How can I extract specific text from PDF?

  • 18 July 2023
  • 5 replies

Badge +1


I’m using the Community Edition of AA and trying to build a bot to extract one small set of digits. When I select the PDF extract text the bot tries to extract all the text on the page. How can I extract only the specific digits I want?


5 replies

Userlevel 6
Badge +15

Hi @john whittaker ,

After the extracting the all the text values, you can use the string package to retrieve required digits only.

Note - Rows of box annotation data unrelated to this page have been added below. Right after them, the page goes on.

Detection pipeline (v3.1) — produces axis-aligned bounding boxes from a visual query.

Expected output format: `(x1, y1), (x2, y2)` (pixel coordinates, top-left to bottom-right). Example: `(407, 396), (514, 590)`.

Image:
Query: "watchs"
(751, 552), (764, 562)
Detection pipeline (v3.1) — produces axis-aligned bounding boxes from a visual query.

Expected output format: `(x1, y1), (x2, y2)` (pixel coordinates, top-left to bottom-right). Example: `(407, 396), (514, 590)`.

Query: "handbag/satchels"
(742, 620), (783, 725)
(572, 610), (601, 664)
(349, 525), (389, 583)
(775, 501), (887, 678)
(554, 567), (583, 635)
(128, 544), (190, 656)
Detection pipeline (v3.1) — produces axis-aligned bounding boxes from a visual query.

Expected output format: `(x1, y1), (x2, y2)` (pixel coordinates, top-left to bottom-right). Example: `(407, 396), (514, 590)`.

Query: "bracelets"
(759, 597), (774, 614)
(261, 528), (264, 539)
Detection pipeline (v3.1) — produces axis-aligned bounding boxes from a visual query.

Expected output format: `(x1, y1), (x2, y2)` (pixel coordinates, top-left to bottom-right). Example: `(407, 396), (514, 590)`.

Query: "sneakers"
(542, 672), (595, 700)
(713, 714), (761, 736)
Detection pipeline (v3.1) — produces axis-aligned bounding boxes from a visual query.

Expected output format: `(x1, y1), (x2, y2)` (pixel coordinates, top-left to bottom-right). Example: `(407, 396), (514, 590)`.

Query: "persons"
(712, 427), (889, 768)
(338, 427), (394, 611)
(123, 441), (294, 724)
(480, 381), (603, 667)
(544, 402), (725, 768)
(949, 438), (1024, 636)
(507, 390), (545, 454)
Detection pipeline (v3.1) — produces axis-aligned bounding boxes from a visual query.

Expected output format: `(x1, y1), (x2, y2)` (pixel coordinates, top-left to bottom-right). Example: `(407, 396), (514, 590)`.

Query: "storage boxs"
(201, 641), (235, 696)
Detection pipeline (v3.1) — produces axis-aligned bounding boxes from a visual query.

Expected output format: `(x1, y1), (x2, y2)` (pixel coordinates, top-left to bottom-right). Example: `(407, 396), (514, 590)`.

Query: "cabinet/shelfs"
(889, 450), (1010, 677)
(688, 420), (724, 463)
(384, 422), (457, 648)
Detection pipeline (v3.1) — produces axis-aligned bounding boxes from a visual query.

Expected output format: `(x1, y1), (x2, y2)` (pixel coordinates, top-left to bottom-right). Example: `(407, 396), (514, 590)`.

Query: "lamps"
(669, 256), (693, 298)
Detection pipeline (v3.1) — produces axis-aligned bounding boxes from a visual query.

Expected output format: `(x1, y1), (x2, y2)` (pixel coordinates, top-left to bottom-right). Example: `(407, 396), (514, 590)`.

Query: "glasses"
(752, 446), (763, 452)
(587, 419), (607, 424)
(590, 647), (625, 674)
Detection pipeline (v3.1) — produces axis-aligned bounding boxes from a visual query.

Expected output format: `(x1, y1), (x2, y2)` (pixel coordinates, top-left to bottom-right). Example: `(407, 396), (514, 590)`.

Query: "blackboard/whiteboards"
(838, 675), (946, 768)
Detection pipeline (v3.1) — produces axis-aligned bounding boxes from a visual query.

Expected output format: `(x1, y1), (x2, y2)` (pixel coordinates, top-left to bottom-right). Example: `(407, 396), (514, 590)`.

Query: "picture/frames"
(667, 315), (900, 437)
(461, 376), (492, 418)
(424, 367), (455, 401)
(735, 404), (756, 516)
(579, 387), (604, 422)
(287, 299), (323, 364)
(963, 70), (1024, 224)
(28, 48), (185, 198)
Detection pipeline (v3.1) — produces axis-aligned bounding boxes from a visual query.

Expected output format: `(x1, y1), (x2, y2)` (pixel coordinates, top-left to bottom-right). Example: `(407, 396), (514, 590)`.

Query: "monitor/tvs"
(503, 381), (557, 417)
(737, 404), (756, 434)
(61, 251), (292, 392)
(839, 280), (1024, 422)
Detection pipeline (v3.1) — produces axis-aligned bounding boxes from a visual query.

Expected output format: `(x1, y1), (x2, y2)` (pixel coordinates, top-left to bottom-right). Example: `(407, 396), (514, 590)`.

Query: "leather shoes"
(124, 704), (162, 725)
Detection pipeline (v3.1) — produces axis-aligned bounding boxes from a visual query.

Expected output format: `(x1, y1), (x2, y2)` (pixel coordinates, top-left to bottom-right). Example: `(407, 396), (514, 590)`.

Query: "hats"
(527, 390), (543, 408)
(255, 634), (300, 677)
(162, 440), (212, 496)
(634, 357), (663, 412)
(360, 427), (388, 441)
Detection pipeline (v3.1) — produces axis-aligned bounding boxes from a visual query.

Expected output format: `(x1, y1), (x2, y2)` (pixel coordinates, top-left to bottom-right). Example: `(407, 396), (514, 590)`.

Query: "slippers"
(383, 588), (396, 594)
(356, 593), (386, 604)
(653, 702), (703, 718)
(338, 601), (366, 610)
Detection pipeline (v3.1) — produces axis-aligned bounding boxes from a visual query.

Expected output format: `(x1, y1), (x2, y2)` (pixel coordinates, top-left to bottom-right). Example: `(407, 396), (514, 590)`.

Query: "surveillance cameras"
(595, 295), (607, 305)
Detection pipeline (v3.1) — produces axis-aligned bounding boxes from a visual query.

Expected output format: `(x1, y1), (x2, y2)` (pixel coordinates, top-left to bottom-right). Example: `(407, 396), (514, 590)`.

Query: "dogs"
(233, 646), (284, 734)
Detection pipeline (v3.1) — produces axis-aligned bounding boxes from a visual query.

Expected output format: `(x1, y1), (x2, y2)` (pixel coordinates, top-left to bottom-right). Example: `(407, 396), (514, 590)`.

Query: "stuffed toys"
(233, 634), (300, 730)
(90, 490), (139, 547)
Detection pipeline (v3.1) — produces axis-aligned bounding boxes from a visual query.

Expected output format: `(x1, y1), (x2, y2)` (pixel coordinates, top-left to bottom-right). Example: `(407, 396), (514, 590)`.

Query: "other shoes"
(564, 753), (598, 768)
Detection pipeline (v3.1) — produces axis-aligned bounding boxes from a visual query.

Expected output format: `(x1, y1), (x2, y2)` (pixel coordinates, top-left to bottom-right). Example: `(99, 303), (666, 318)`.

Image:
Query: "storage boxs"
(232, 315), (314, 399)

Do you want to extract the digits from the PDF (directly). Can you please share screen of the PDF or example PDF file.


Badge +1

Hi, thanks for your response! I attached a screenshot of the upper portion of the PDF which contains an episode number for the TV series Survivor which I copyright. In this case, I’m trying to extract the episode number (4206) and then use that digit to rename the PDF file. I have a lot of certificates, each with a different number so I want to replicate this process over and over.

Userlevel 6
Badge +15

Did you converted the PDF file to Text file ?  Are you able to see the results with the required value ?

Badge +3

1) extract text from pdf with structure. You will be getting text.

2) use before after string operation.




Aravindh s 

Badge +1

I was out of town for several days and just got back. I’ll try converting pdf to text file. Thanks.